__Tâches à réaliser__
**A)** Veuillez traduire en anglais cette phrase de l'extrait ci-dessous sur le revenu inconditionnel : « Néanmoins, la question de la désincitation au travail ne peut être écartée d'un revers de main. »
**B)** Reprenez le texte sur le revenu inconditionnel après sa dernière phrase et poursuivez-le.

---------- Extrait choisi

Ce qui nous amène enfin à l'objection la plus courante au revenu inconditionnel: si tout le monde peut vivre sans travailler, alors qui travaillera encore? 5 Cette objection est légitime, car on peut très bien imaginer une hausse des temps partiels choisis, de l'intermittence et du temps de loisir. D'autant que le travail risque de participer encore plus à l'effort de solidarité. Toutefois, l'inertie sociale permet de relativiser cette crainte, puisque la valeur travail semble installée durablement dans nos esprits. D'autrepart, l'argent n'est pas la seule motivation, du moins pour certains métiers, puisque l'intérêt de l'activité exercée, ou la reconnaissance sociale entrent aussi en compte dans le choix d'un travail. La désertion du marché du travail, ou la diminution du temps de travail pour certains, seraient aussi compensées par l'arrivée des chômeurs et autres exclus qui pourraient alors avoir leur part du gâteau productif. Sans parler de certains métiers qui deviendraient moins vitaux, comme les femmes de ménages et autres nounous.
Néanmoins, la question de la désincitation au travail ne peut être écartée d'un revers de main. Voici trois réponses au problème:
- la logique du don et du contre-don: tous participent à la société, ce que l'on donne aux citoyens, ils le rendront sous n'importe quelle autre forme. Mais les activités que nous choisirons seront-elles en adéquation avec les besoin de la société? Qui réalisera les tâches ingrates?

--------------------
---------- Matériel fourni

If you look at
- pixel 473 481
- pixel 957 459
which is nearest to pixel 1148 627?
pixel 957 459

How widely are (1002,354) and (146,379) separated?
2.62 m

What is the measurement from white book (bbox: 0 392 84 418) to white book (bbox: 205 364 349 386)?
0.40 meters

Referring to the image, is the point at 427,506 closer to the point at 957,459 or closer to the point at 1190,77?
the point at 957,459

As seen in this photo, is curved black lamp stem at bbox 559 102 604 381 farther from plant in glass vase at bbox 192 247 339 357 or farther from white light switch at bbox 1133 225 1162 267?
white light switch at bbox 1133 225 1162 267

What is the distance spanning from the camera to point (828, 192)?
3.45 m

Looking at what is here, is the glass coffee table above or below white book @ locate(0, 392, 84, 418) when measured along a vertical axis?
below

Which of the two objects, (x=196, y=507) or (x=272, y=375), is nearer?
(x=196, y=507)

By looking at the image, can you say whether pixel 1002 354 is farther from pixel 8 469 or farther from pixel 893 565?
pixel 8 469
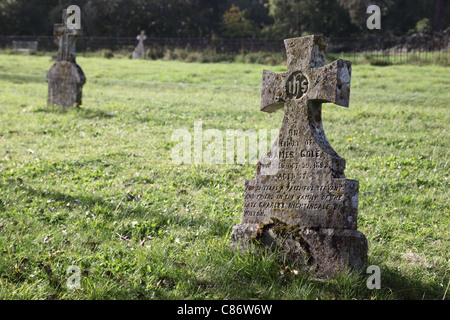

--------------------

__Résultats de l'exercice__
**A)** Nevertheless, the question of the disincentive to work cannot be brushed aside.

**B)**
- On peut imaginer une politique volontariste de partage équitable et démocratique du travail pénible entre tous les citoyens, ce qui serait une remise en cause radicale de la division du travail (nous l'avons vu, celle-ci est souvent discriminatoire: raciste, sexiste, ou autre). Une alternative moins compliquée à mettre en place, et plus en lien avec la philosophie du revenu inconditionnel est de s'en remettre à l'offre et à la demande. En effet, si certains métiers risquent d'être désertés, alors il faudra augmenter leurs salaires. Les postes de directeurs et autres postes valorisés trouveront toujours preneurs, en revanche, les métiers que l'on exerce habituellement sous contrainte, devront voir leur salaire s'élever suffisamment pour inciter, et non plus contraindre, au travail.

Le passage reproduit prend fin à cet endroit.